◆ **Texto fornecido**
++++++++

Base – parte inferior da coluna sobre a qual se apoia o fuste.

Bisel (talhe a) – corte oblíquo de uma aresta. No baixo e médio relevos o talhe ou a escultura a bisel, por ser oblíquo ao suporte, propicia a nitidez dos motivos decorativos.

Bispados – grande unidade administrativa de matriz religiosa. Dividiam-se, por sua vez, em arcediagados, cada qual, mais ou menos correspondente a uma Terra.

Bolboso, bolbiforme – em forma de bolbo.

Cabeceira – é a extremidade de uma igreja, para além das naves ou transepto (quando existente) e onde se encontra o santuário. É constituída por diversos elementos, sendo o principal a capela-mor. É conotada com a cabeça de Cristo. 

Cachorro – pedra esculpida ou lisa na qual assenta uma cornija.

Cadeiral – conjunto de assentos, dispostos em uma ou mais filas nas paredes laterais da capela-mor, da nave central ou do coro alto de uma igreja.

Caixotão – painel em reentrância colocado no interior do intradorso de uma cobertura ou vão, limitado por emolduramento, normalmente de forma regular, quadrada ou rectangular, encontrando-se por vezes em forma poligonal, podendo ser pintado ou entalhado.

Califado de Córdova – sistema de governo político e religioso que, entre 929 e 1008, unificou e robusteceu toda a Península Ibérica sob domínio islâmico.

Capela-mor – espaço principal da igreja ou capela, onde se encontra o altar-mor.

Capitel – peça superior esculpida de uma coluna, pilar ou pilastra formado por ábaco e cesto.

Cantaria – pedra emparelhada de forma geométrica disposta de forma regular.

Canteiro – artista que desbasta, corta e aperfeiçoa as pedras que irão constituir uma cantaria.

Carranca – cabeça, máscara ou mascarão, do imaginário fantástico, esculpida em pedra, madeira ou metal, colocada como motivo decorativo em cimalhas, frisos, áticos, fontes, chafarizes, lavabos, etc.

Cartela – forma ornamental em jeito de moldura ou enquadramento que recebe uma inscrição, símbolo, elemento heráldico ou emblema, podendo ser pintado ou esculpido.

Casal – unidade de exploração agrária, resultante do parcelamento da villa.

++++++++

◆ **Excertos dos registos**

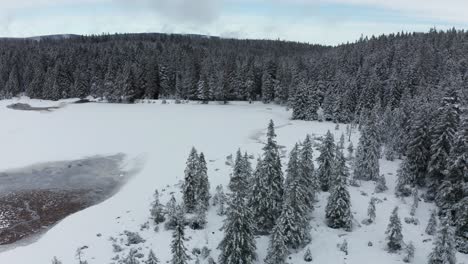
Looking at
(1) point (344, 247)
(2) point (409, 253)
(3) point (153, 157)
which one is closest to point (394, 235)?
(2) point (409, 253)

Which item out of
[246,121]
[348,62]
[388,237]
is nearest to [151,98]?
[246,121]

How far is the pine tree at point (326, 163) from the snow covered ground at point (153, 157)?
1423 millimetres

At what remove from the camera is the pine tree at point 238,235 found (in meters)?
25.9

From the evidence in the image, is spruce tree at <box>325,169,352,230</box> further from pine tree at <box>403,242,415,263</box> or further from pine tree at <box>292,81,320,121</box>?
pine tree at <box>292,81,320,121</box>

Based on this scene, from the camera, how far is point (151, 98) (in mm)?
102125

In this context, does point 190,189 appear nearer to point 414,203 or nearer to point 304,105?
point 414,203

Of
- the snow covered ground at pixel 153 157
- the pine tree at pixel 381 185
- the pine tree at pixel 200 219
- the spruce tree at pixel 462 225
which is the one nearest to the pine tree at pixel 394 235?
the snow covered ground at pixel 153 157

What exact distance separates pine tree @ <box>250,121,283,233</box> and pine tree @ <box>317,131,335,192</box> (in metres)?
8.80

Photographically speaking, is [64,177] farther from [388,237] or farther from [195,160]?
[388,237]

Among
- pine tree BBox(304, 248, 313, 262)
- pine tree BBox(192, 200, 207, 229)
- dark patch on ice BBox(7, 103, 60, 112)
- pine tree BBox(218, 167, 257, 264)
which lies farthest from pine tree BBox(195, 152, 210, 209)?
dark patch on ice BBox(7, 103, 60, 112)

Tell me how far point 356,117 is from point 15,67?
327 feet

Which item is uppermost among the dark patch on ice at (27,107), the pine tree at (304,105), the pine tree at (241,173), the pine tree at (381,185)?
the pine tree at (304,105)

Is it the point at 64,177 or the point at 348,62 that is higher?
the point at 348,62

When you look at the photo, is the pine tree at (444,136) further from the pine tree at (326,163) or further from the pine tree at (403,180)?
the pine tree at (326,163)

++++++++

◆ **Requisitos das tarefas**
(a) Segundo o glossário de arquitetura, entre que anos o Califado de Córdova unificou a Península Ibérica sob domínio islâmico?
(b) Indique se cada afirmação concorda com o glossário de arquitetura, respondendo sim ou não e citando as palavras do texto que o decidem: (i) o cachorro é uma pedra sobre a qual assenta uma cornija; (ii) os assentos do cadeiral dispõem-se sempre numa única fila; (iii) a cabeceira é conotada com o coração de Cristo.
(c) Continue o glossário de arquitetura a partir da última entrada apresentada.

◆ **Resultados por tarefa**
(a) Entre 929 e 1008.

(b)
(i) Sim: "pedra esculpida ou lisa na qual assenta uma cornija".
(ii) Não: "dispostos em uma ou mais filas".
(iii) Não: "É conotada com a cabeça de Cristo."

(c)
Cavaleiros-vilãos – os habitantes mais ricos da área de um concelho que dispunham de rendimentos bastantes para terem cavalos, disponíveis para fazer a guerra a cavalo.

Cenotáfio – monumento fúnebre e comemorativo destinado a guardar as cinzas de alguém.

Cercadura – em azulejaria refere-se a uma moldura simples constituída por uma série de azulejos justapostos, sendo o motivo decorativo limitado por dois bordos.

Chanceler – guarda do selo régio que, a partir de finais do século XIII, se tornou um autêntico chefe do governo, passando a existir sob as suas ordens um crescente número de funcionários, formando um quadro permanente localizado em Lisboa e constituindo uma repartição cada vez maior para a redacção de toda a espécie de documentos régios (chancelaria).

Chave – fecho de um arco ou de uma abóbada, muitas vezes decorado.

Claustro – pátio interior do mosteiro, rodeado por galerias com arcadas, de um ou dois andares, que serve de circulação aos religiosos. Geralmente apresenta planta rectangular e ao centro encontra-se o pátio, que pode servir de jardim ou cemitério. A partir das galerias pode-se aceder a outras extensões do conjunto monástico, como a sala do Capítulo, o refeitório, etc.

Clerestório – conjunto de janelas de iluminação situadas na parte superior de uma igreja.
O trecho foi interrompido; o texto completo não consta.